Bismillaahirrahmaanirrahiim,
Ibnu Abbas ra adalah salah
seorang sahabat Nabi SAW yang terkenal dengan julukan Turjumaanul Qur’an
(orang yang paling ahli dalam menerjemahkan Alquran). Beliauh sangat
telaten dalam menjaga dan melayani Rasulullah SAW.
Ia pernah
secara khusus didoakan Rasulullah SAW, maka pada usia 9 tahun Ibnu Abbas
telah hafal Al Quran dan telah menjadi imam di masjid. Ia pernah
didoakan Nabi dua kali, saat didekap beliau dan saat ia melayani
Rasulullah dengan mengambil air wudhu. Rasul berdoa, ''Ya Allah
pahamkanlah (faqihkanlah) ia.'' (HR. Muslim).
Sejak kecil Ibnu
Abbas sudah menunjukkan kecerdasan dan semangatnya dalam menuntut ilmu.
Sepeninggal wafat Nabi, ghiroh Ibnu Abbas menuntut ilmu tak menjadi
surut.
Tanpa bosan ia mendatangi satu per satu sahabat untuk
sekadar bertanya berbagai perkara yang belum diketahuinya. Alhasil,
dalam waktu singkat Ibnu Abbas digelari sebagai faqih al ashr (faqih di
masanya) dan imam al mufassirin (penghulu ahli tafsir).
Ibnu
Abbas juga berjuluk al bahr (lautan ilmu). Seiring perjalanan waktu,
penglihatan Ibnu Abbas mulai berkurang hingga ia wafat di kota Thaif.
Musnad Abdullah Ibnu Abbas mencapai 1.660 hadits. 75 hadits diantaranya
disepakati oleh Bukhari dan Muslim (Muttafaq ‘alaihi). Bukhari
meriwayatkan 120 hadits sedang Muslim sebanyak 9 hadits.
Suatu
hari ia ditanya oleh para Tabi’in (generasi sesudah para Sahabat)
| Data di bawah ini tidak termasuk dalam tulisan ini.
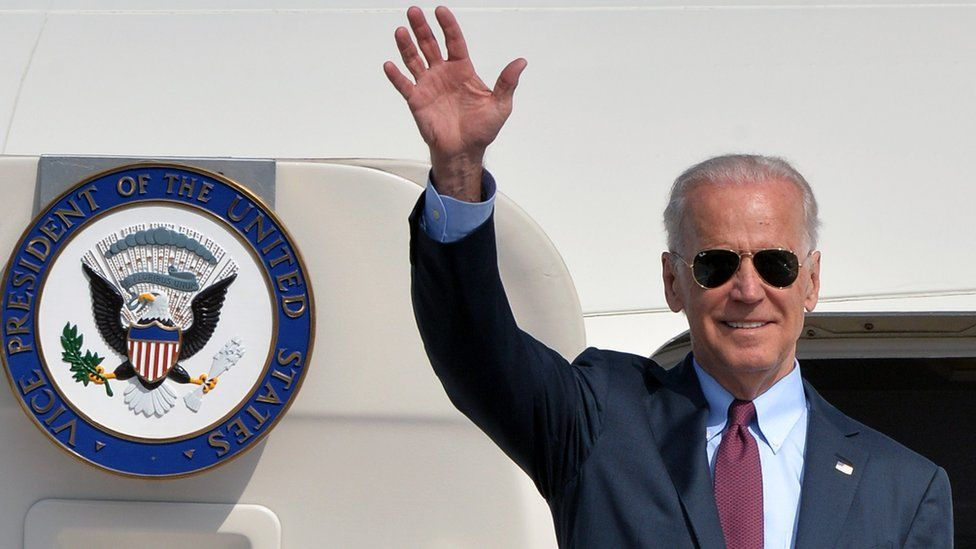 US Vice President Joe Biden waves after landing at the Boryspil airport in Kiev on April 21, 21014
mengenai apa yang dimaksud dengan kebahagiaan dunia. Ibnu Abbas menjawab
bahwa ada 7 (tujuh) indikator kebahagiaan dunia, yaitu :
Pertama, Hati yang selalu bersyukur.
Artinya
selalu menerima apa yang telah Allah SWT berikan dengan ikhlas apapun
bentuknya. Agar dapat selalu bersyukur, maka mestilah kita memahami
ayat. "Sesungguhnya beruntunglah orang-orang yang beriman.” (QS. Al
Mu’minun, 23 : 1)
Mengapa beruntung?. Karena setiap peristiwa
apapun itu yang ditimpakan oleh Allah terhadap hambanya yang beriman
adalah sebuah keberuntungan bagi dirinya. Apapun bentuknya. Tetapi
kuncinya jika hambanya ikhlas. Ikhlas dalam artian memurnikan.
Ilustrasinya jika dia diberikan kesenangan, orang yang beriman akan
ikhlas dan bersyukur dengan memuji Allah, berdoa serta membagikan rizki,
kesenangan atau nikmatnya kepada hamba-hamba lainnya.
“Dan
terhadap nikmat tuhanMU, maka hendaklah kamu sebarkan. (QS. Ad Dhuha, 93
: 11) Karena itu Allah pun akan menambah rizkinya bagi orang-orang yang
pandai bersyukur. "Dan (ingatlah), tatkala Tuhanmu memaklumkan;
"Sesungguhnya jika kamu bersyukur, pasti kami akan menambah (nikmat)
kepadamu, dan jika kamu mengingkari (nikmatku), maka sesungguhnya azab
KU sangatlah pedih." (QS. Ibrahim, 14 : 7) Dan jika Allah menimpakan
musibah kepadanya, maka merekapun bersimpuh, berdoa memohon kepadaNYA
agar musibah tersebut menjadi penghapus dosa-dosanya, serta menjadikan
mereka hamba-hamba yang selalu mengingat Allah.
Dalam hadits yg
diriwayatkan Imam Muslim (shahih muslim no. 4673) dinyatakan bahwa :
Rasulullah bersabda "janganlah kamu sekalian terlalu bersedih &
tetaplah berbuat kebaikan karena dalam setiap musibah yang menimpa
seorang muslim terdapat penghapusan dosa bahkan bencana kecil yg
menimpanya atau karena sebuah duri yg menusuknya."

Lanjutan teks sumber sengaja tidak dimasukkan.